The folks over at The Film Stage picked up on a recent feature article on the film in the Pittsburgh Post Gazette that dropped a handful of interesting nuggets about the upcoming movie, which was co-written by and co-stars John Krasinksi alongside a cast that includes Frances McDormand, Hal Hobrook, Rosemarie Dewitt, Scoot McNairy and Titus Welliver. Perhaps the biggest bit of info is that Krasinski reveals the movie could be in “a small number of theaters” by the end of the year. Van Sant had already put together an assembly cut during filming, and “is editing the movie and will huddle with his fellow producers and others at summer’s end and tweak the movie through the fall.” Putting those small clues together, our guess is that “Promised Land” will have some kind of awards consideration run, before a wider release in 2013. As for a festival appearance in the fall? We reckon it’s a possibility.
As for the film itself, it will find Damon playing Steve Butler, a corporate salesman who arrives in a rural town with his sales partner, Sue Thomason (McDormand). With the town having been hit hard by economic decline in recent years, the two outsiders see the local citizens as likely to accept their company’s offer, for drilling rights to their properties, as much-needed relief. What seems like an easy job for the duo becomes complicated by the objection of a respected schoolteacher (Holbrook) with support from a grassroots campaign led by another man (Krasinski) who counters Steve both personally and professionally. As you might guess from that logline, there is an environmental angle at play, and early on, there was one word around the interwebs that the movie was an “anti-fracking” screed (fracking is essentially the process by which water and chemicals are blasted to separate rock layers to extract gas and oil). But not so, says Krasinski.
“Fracking for us became a backdrop. The original script was about wind power,” he explains adding about the rumors, “The idea of fracking or natural gas was just a very apropos news story that was beginning to grow a year and a half ago. I just chose that as the background and, of course, that has grown into something quite wild in and of itself.”
So what will the film address thematically? “I don’t want to give too much away, but the situation people are in financially is very, very real. And what they’re protecting is a community and a lifestyle that they believe very, very strongly in,” he explains. “So, for some of the characters in the movie, it’s a choice to give up everything that they are and everything that they have come from, in order for a quick paycheck, which I think is in keeping with a lot of the different opportunities that are going on in the country today, whether it’s the derivative market or anything else.”
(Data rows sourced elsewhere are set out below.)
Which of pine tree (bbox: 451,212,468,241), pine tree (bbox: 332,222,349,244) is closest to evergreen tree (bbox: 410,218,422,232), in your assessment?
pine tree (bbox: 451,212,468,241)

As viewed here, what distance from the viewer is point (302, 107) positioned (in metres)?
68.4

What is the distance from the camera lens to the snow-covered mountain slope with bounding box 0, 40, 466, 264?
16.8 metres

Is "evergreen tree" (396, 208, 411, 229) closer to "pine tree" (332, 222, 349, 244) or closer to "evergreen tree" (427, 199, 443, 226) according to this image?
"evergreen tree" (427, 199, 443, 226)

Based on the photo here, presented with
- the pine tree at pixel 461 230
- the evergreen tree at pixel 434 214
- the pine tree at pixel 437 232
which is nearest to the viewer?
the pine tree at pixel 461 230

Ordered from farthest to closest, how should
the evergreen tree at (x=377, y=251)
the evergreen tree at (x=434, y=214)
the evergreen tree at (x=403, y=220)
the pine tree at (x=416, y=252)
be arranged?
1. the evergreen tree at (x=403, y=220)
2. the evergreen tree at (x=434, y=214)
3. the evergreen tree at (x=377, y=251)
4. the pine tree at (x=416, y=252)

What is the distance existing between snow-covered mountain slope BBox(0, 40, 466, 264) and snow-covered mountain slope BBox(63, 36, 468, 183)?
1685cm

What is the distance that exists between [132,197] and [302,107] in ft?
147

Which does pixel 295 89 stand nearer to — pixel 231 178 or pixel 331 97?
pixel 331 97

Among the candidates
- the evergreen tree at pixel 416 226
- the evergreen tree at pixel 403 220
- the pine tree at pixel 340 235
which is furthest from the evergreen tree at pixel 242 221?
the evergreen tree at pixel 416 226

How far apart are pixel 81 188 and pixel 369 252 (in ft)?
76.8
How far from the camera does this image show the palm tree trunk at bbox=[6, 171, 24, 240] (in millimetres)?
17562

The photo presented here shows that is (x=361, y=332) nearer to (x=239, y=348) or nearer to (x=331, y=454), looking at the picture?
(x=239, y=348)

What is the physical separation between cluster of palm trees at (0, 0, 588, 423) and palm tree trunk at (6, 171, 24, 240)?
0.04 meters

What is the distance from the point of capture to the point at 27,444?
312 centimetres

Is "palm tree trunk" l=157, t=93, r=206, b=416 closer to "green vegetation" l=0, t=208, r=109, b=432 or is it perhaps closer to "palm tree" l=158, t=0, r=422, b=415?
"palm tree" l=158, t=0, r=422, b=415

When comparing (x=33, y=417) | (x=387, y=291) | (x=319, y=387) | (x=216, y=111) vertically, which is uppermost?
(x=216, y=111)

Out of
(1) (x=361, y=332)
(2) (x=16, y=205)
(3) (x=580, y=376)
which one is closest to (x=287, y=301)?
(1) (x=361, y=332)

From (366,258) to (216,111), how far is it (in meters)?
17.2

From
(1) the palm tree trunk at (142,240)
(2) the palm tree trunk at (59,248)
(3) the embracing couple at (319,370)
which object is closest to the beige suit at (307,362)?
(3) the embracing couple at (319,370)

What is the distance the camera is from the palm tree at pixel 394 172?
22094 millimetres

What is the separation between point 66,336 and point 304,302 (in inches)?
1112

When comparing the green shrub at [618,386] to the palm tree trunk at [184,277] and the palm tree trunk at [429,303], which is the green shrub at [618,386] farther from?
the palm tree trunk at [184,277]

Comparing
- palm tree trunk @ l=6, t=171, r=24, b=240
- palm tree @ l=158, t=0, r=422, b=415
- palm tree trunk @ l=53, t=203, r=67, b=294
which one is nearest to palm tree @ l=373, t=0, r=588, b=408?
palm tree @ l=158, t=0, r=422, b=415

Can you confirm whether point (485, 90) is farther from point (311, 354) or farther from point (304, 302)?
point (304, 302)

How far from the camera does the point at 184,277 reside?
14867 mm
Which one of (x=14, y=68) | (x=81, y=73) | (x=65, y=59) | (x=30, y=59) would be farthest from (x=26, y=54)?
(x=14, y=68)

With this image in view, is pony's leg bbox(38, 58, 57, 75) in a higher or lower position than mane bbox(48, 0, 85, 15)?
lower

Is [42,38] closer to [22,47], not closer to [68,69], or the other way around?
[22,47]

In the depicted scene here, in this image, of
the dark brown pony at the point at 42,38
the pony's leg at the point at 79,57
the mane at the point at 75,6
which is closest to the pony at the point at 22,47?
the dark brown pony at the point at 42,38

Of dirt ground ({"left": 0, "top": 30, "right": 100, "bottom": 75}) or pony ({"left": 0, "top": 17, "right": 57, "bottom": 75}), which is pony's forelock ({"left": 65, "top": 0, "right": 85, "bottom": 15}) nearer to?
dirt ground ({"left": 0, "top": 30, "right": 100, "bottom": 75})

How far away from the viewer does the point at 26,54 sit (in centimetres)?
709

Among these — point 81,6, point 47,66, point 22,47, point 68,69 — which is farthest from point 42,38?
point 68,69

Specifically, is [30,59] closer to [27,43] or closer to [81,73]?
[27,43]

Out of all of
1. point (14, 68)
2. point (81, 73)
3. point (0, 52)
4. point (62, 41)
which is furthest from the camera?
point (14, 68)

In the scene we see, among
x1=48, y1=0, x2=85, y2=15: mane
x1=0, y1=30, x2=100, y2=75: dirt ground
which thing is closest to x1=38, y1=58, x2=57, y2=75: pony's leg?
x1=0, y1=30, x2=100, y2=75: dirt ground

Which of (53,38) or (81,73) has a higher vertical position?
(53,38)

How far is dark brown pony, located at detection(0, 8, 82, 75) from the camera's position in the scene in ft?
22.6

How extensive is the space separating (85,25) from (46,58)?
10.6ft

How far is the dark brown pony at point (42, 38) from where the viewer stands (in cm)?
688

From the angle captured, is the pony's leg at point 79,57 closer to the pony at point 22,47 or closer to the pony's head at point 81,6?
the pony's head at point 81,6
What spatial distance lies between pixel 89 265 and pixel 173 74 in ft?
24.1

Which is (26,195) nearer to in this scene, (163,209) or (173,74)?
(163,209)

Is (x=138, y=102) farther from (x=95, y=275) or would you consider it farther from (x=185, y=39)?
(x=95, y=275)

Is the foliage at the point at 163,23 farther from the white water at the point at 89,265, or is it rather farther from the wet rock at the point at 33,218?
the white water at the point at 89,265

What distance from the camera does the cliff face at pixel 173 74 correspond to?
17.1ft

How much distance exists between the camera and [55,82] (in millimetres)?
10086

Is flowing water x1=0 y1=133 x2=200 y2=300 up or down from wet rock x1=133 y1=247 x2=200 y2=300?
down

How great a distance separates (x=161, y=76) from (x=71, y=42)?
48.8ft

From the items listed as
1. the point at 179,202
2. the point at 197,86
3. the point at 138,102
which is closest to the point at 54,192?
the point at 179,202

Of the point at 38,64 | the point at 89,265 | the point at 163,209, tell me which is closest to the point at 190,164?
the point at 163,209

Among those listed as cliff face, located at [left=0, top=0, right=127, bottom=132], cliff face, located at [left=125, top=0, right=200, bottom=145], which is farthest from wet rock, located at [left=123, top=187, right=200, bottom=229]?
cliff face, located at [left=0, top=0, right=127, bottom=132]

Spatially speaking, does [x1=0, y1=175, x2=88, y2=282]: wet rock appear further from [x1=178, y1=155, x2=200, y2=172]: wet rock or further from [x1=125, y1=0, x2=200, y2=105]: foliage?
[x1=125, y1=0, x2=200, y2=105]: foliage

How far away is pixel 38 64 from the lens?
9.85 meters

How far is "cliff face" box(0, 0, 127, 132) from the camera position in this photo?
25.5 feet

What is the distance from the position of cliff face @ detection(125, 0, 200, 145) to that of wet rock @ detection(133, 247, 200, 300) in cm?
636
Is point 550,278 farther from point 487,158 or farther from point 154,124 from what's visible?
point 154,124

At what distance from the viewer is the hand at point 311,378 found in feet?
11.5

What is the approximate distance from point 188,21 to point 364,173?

In short, the film is more about the values of America today and how they’ve shifted from our parents’ generation, something that Krasinski remembers his father recollecting. The “way he described his upbringing and the country and the community that he grew up in, and how everything was incredibly honorable and loyal and incredibly rather simple in the best way — going to work, having family, having friends, and taking care of what you needed to take care of, and there wasn’t really much else. And someone’s word was as valuable as anything else,” he shares.
Sounds like the kind of big, broad ideas that Oscar loves and with Van Sant at the helm, a script from Damon and Kraskinski and a pretty compelling cast, this one is inching up our list of anticipated movies for 2012. Hopefully we’ll know more soon, but this could be a dark horse for the end of the year.